_指示 1:_
以下の本文について、次の問いに答えてください。
(a) 2021年3月期の販売台数は、何年以来の低水準に留まったとされていますか。
(b) 世界の三大マーケットとして挙げられているのはどこですか。
(c) 完全な電気自動車の例として挙げられている車は何ですか。
_指示 2:_ 以下の本文から、「From: Mazda」から「るという状況となっています。」までをそのまま書き写してください。
_指示 3:_ 以下の本文のうち、「しかしながら、現在世界を襲っている」で始まる段落を、主な事実を残して箇条書きで簡潔にまとめてください。

しかしながら、その近年の販売台数の変遷を見ていくと、
実はCovid-19によるパンデミックの前から、すでにその販売台数が減少トレンドに入り始めてしまっていて、
直近である2021年3月期における販売台数というのは、2013年以来の低水準に留まってしまい、
果たしてアフターコロナの世界戦において、その低迷した販売台数をどこまで復活させることができるのかに、
大きな注目が集まっている状況となっています。
From: Mazda
しかしながら、現在世界を襲っているCovid-19とともに、自動車産業を襲っているのが、
世界的なカーボンニュートラルという潮流の中の、車の電動化であり、
特に欧米中という、世界の三大マーケットについては、
どこも電気自動車、特に日産リーフやテスラのような、
搭載された大容量のバッテリーに、充電して貯められた電力のみで走行する、完全な電気自動車を中心とする電動化戦略を掲げ、
実際にどの市場も、完全電気自動車の普及に必須であるバッテリーのサプライチェーンの内製化、
およびバッテリーを大量生産するための、大規模バッテリー生産工場に対する税制優遇措置、
さらには、その完全電気自動車に必須のインフラである充電インフラ整備など、
莫大な予算をつけて、国単位で、一気に電動化を推進しているという状況となっています。
マツダの”EVはエコではない論”は不正確です(定期)

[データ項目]
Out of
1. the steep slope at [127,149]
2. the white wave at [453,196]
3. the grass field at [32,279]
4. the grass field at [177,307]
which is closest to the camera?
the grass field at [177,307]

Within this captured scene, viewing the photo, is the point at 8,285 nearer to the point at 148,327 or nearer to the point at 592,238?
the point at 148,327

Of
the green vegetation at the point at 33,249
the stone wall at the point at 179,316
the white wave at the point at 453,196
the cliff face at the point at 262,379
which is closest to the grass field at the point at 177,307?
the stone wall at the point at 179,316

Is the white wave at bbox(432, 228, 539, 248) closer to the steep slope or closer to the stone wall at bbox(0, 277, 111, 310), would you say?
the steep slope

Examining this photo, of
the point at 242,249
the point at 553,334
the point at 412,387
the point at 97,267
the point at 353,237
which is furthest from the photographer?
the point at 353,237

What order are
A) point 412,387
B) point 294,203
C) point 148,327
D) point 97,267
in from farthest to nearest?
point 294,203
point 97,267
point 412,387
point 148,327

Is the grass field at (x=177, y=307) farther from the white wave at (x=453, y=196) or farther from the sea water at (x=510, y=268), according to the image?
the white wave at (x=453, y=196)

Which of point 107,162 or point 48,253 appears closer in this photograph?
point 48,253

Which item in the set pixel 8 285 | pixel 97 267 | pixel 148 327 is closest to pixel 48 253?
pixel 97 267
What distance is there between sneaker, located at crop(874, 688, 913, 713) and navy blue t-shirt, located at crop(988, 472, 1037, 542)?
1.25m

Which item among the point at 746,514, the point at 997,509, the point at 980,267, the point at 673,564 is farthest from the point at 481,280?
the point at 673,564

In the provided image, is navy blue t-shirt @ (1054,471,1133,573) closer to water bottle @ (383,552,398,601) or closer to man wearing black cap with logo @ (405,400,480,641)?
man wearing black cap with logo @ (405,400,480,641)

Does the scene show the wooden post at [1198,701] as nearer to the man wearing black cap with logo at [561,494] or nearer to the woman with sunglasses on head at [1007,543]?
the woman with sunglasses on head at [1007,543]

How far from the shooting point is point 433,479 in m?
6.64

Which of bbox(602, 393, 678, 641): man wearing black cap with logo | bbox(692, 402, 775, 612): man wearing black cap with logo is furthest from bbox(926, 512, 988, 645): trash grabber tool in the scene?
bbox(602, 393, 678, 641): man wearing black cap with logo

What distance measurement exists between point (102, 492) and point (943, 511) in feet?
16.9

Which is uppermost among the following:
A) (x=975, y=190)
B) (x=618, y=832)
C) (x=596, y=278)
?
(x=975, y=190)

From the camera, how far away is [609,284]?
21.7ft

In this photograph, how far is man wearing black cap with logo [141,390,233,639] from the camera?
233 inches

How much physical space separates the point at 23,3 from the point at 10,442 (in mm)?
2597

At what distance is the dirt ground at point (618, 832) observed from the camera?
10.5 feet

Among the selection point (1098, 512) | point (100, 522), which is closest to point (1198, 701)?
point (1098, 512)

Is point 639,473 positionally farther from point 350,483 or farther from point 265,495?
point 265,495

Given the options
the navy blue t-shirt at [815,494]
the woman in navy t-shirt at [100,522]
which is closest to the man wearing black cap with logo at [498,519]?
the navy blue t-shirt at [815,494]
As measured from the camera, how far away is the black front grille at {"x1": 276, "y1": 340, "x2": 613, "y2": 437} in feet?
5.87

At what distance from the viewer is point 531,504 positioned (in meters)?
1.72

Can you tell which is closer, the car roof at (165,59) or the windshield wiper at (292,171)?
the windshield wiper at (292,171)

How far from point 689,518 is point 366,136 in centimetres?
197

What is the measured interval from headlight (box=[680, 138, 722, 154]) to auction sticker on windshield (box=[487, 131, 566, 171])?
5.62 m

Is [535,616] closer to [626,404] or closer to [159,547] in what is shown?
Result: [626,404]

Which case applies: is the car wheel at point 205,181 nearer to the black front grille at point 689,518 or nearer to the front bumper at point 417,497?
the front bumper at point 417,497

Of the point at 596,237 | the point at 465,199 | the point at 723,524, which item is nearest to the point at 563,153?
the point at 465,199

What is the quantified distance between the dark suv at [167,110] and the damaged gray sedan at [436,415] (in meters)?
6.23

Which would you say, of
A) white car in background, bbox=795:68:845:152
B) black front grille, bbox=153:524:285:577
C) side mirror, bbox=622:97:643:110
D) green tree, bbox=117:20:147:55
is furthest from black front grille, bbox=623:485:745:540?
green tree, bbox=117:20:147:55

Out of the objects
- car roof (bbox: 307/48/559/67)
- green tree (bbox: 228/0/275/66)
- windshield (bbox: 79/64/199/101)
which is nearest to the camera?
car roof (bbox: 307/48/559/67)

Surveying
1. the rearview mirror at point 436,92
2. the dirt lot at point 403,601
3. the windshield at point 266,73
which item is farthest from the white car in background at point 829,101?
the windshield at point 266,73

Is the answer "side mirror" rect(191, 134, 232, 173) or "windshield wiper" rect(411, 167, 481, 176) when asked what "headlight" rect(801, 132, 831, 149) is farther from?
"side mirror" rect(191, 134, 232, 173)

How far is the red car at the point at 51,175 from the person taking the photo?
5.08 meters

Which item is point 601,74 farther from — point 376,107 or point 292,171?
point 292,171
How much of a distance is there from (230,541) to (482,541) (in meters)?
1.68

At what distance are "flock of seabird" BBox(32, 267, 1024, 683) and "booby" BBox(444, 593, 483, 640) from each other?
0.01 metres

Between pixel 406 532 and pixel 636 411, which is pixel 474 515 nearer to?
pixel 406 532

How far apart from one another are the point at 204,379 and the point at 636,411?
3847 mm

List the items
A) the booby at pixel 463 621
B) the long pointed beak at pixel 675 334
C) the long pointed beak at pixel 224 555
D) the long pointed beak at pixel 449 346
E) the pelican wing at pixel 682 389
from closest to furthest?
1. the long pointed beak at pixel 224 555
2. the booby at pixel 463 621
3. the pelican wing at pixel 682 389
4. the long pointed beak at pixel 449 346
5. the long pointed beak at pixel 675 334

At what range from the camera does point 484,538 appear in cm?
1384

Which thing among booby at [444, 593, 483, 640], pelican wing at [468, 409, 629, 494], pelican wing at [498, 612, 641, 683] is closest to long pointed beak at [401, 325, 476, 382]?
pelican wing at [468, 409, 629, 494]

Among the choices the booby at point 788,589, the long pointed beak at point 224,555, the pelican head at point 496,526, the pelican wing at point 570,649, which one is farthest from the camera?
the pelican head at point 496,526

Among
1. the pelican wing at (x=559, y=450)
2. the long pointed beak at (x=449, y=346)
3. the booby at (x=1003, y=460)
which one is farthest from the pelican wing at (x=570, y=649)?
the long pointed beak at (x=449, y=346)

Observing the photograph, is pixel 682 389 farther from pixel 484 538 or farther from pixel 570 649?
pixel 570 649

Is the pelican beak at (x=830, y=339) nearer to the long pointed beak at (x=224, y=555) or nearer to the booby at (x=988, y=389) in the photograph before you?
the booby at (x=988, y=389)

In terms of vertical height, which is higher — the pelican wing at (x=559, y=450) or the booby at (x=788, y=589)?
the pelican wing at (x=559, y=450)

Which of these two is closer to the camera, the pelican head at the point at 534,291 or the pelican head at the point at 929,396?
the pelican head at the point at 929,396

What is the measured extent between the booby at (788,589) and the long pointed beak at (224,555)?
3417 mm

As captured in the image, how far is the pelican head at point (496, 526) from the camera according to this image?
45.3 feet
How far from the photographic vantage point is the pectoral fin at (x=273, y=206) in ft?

_回答 1:_
(a) 2013年以来の低水準です。
(b) 欧米中です。
(c) 日産リーフとテスラです。

_回答 2:_
From: Mazda
しかしながら、現在世界を襲っているCovid-19とともに、自動車産業を襲っているのが、
世界的なカーボンニュートラルという潮流の中の、車の電動化であり、
特に欧米中という、世界の三大マーケットについては、
どこも電気自動車、特に日産リーフやテスラのような、
搭載された大容量のバッテリーに、充電して貯められた電力のみで走行する、完全な電気自動車を中心とする電動化戦略を掲げ、
実際にどの市場も、完全電気自動車の普及に必須であるバッテリーのサプライチェーンの内製化、
およびバッテリーを大量生産するための、大規模バッテリー生産工場に対する税制優遇措置、
さらには、その完全電気自動車に必須のインフラである充電インフラ整備など、
莫大な予算をつけて、国単位で、一気に電動化を推進しているという状況となっています。

_回答 3:_
- Covid-19とともに自動車産業を襲っているのは、世界的なカーボンニュートラルの潮流の中での車の電動化である。
- 世界の三大マーケットである欧米中は、いずれも日産リーフやテスラのような完全な電気自動車を中心とする電動化戦略を掲げている。
- 各市場は莫大な予算をつけ、国単位で一気に電動化を推進している。主な施策は次のとおりである。
  - バッテリーのサプライチェーンの内製化
  - 大規模バッテリー生産工場に対する税制優遇措置
  - 充電インフラの整備